Work request »
Print the lines in the listing below that fall between the line with "Los Cherry Blossom" and the line with "3 Lucky Dip", those two lines included, exactly as they stand and with nothing else.

Supplied records »

• • • • • • •

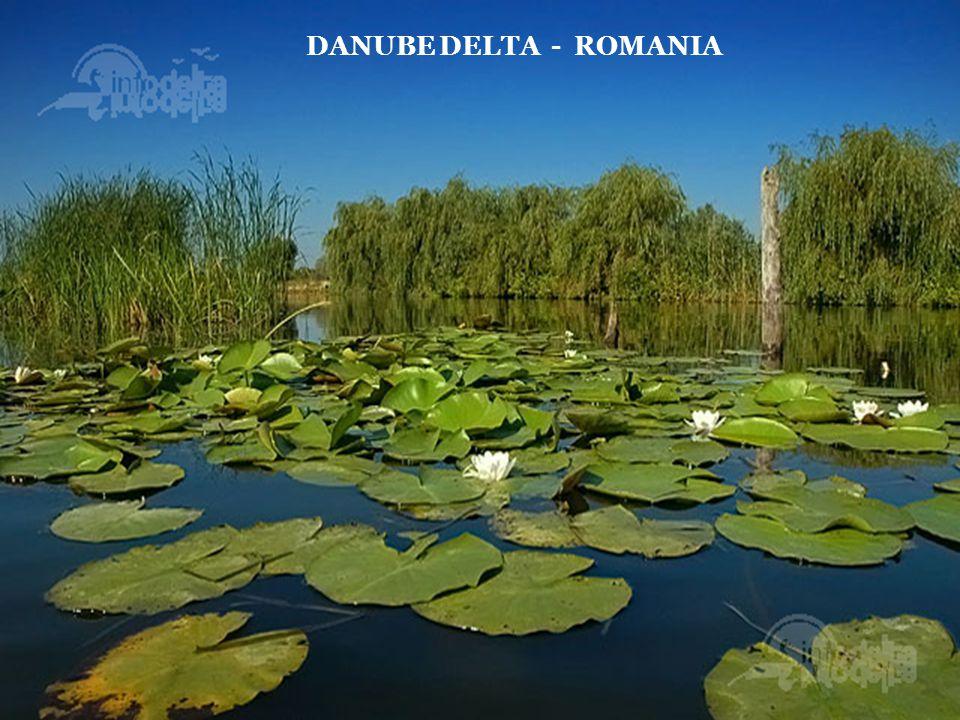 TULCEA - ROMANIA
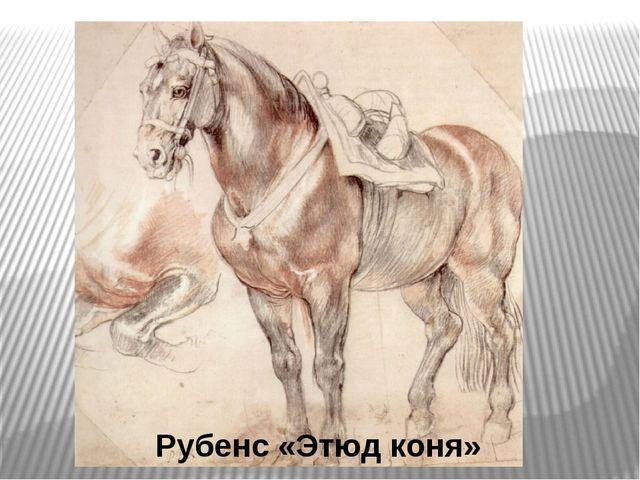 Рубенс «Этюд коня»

• • • • • • •

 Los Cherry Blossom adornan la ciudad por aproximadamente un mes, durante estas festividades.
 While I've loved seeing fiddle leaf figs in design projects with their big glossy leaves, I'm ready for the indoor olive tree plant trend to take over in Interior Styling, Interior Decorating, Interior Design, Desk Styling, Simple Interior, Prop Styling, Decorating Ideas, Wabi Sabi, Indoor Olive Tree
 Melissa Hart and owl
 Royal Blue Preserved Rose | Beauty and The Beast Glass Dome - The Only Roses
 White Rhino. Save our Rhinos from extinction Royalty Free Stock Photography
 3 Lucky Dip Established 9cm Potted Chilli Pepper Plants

• • • • • • •

Response area »
 Los Cherry Blossom adornan la ciudad por aproximadamente un mes, durante estas festividades.
 While I've loved seeing fiddle leaf figs in design projects with their big glossy leaves, I'm ready for the indoor olive tree plant trend to take over in Interior Styling, Interior Decorating, Interior Design, Desk Styling, Simple Interior, Prop Styling, Decorating Ideas, Wabi Sabi, Indoor Olive Tree
 Melissa Hart and owl
 Royal Blue Preserved Rose | Beauty and The Beast Glass Dome - The Only Roses
 White Rhino. Save our Rhinos from extinction Royalty Free Stock Photography
 3 Lucky Dip Established 9cm Potted Chilli Pepper Plants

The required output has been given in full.